◆ **DOCUMENT EXTRACT**
_ _ _ _ _ _ _

What Does a Developmental IEP Look Like?
Individual Education Plans (IEPs) usually focus on behaviour – what we want kids to be able to do. In order to know what a child has learned, they have to list goals that are specific and measurable. A Developmental perspective, on the other hand, thinks about how a child relates to others, and how they think. Developmental goals tend to be long-term and hard to measure. So what might an IEP with developmental goals look like?
The following is one possibility. It’s a real IEP for a real student, written in a process over several years with the input of teachers, resource teachers, parents, and clinicians. It is posted here with the permission of her parents, and a name change to protect her identity. The teachers have had a background in universal design for learning, and contributing clinicians have worked with both DIR/Floortime and RDI. The school and home team have been learning about social emotional development and collaborative planning for the past two years.
The goals that run through the plan have to do with interaction and with perspective-taking. These are goals that run for multiple years for the student, and are drawn from the stages of development and communication described in both RDI and Hanen’s Talkability.
The goals are general – they are about emotional growth and thinking rather than specific behaviors, for the most part.They are also interrelated – it’s difficult to categorize them without repeating ideas, but the categories work to create specific achievements to measure.
Many of these goals were easily changed into whole-class objectives: for example, working through problems or using appropriate etiquette are things many elementary school students can learn to do better.

_ _ _ _ _ _ _

Scene geometry reasoning data:
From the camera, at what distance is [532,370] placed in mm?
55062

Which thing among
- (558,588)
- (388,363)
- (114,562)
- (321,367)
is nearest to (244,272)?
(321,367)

_ _ _ _ _ _ _

◆ **STUDY QUESTIONS**
A – In the article on developmental IEPs, which two sources provide the stages of development and communication from which the plan's goals are drawn?
B – Return the passage of the article on developmental IEPs that opens with the words containing "The goals are" and closes with "achievements to measure.".

◆ **RESPONSES BY TASK**
A – RDI and Hanen's Talkability.

B –
The goals are general – they are about emotional growth and thinking rather than specific behaviors, for the most part.They are also interrelated – it’s difficult to categorize them without repeating ideas, but the categories work to create specific achievements to measure.